O quarto discute-se assim. — Parece que a esperança perdura depois da morte, no estado da glória.
 
1. — Pois, a esperança aperfeiçoa, de modo mais nobre, o apetite humano, do que as virtudes morais. Ora, estas permanecem depois desta vida, como está claro em Agostinho1. Logo, com maior razão a esperança.
 
2. Demais. — O temor se opõe à esperança. Ora, ele perdura depois desta vida: nos bem-aventurados, o temor filial, que permanece sempre; nos condenados, o das penas. Logo, pela mesma razão, pode permanecer a esperança.
 
3. Demais. — Como a esperança, também o desejo tem por objeto o bem futuro. Ora, os bem-aventurados tem tal desejo, tanto em relação à glória do corpo, que as almas deles desejam, conforme diz Agostinho2, como em relação à da alma, segundo aquilo da Escritura (Ecle 24, 29): Aqueles que me comem terão ainda fome, e os que, me bebem terão ainda sede, e ainda (1 Pd 1, 12): ao qual os mesmos anjos desejam ver. Logo, a esperança pode existir, nos bem-aventurados, depois desta vida.
 
Mas, em contrário, o Apóstolo diz (Rm 8, 24): o que qualquer vê, como o espera? Ora, os bem-aventurados vêm o objeto da esperança, que é Deus. Logo, não esperam.
 
SOLUÇÃO. — Como já dissemos3, o que por essência implica à imperfeição do sujeito não pode coexistir num sujeito perfeito pela perfeição oposta. Isso se vê claramente no movimento que, implicando por essência a imperfeição do sujeito, pois, é o ato do existente em potencia, como tal4, cessa quando a potência se atualiza; assim, o que já se tornou branco não pode ainda embranquecer. Ora, a esperança implica um certo movimento para o que ainda não possuímos, como ficou claro pelo que acima dissemos da paixão da esperança5. Portanto, quando possuirmos o que esperamos, i. é, a fruição devida, já não poderá existir a esperança.
 
Donde a resposta à primeira objeção. — A esperança é mais nobre do que as virtudes morais, por ser Deus o seu objeto. Ora, o ato dessas virtudes não repugna, como o ato da esperança, à perfeição da felicidade, senão talvez quanto à matéria, quanto à qual não perduram. Pois as virtudes morais não aperfeiçoam o apetite só no atinente ao objeto ainda não possuído, mas também no atualmente já possuído.

◆ **Instruções e requisitos**
Segundo a resposta à primeira objeção no trecho sobre a esperança depois da morte, por que a esperança é mais nobre do que as virtudes morais?

◆ **Informações fornecidas**
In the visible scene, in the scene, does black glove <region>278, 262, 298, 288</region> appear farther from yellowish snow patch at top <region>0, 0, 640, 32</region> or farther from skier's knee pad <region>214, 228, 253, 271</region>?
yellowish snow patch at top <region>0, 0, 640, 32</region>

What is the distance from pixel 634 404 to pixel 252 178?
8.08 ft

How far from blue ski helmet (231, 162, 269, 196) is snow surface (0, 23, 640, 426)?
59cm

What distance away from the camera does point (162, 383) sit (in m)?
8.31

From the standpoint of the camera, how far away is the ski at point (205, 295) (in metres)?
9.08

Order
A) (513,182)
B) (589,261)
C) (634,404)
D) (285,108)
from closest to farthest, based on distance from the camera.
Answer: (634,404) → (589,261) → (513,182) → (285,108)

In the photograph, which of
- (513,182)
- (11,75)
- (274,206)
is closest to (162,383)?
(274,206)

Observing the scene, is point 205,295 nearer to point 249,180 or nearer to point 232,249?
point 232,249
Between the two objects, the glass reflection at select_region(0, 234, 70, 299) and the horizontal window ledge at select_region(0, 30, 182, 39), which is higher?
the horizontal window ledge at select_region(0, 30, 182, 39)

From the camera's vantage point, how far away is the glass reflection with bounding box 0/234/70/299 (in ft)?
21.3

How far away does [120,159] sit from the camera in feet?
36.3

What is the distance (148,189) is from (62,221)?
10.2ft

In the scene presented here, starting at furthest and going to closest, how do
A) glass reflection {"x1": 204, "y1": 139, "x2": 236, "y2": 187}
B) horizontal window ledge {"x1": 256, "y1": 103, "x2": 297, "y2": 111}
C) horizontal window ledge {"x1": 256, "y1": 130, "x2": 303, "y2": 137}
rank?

◆ **Resposta à tarefa**
Porque Deus é o seu objeto.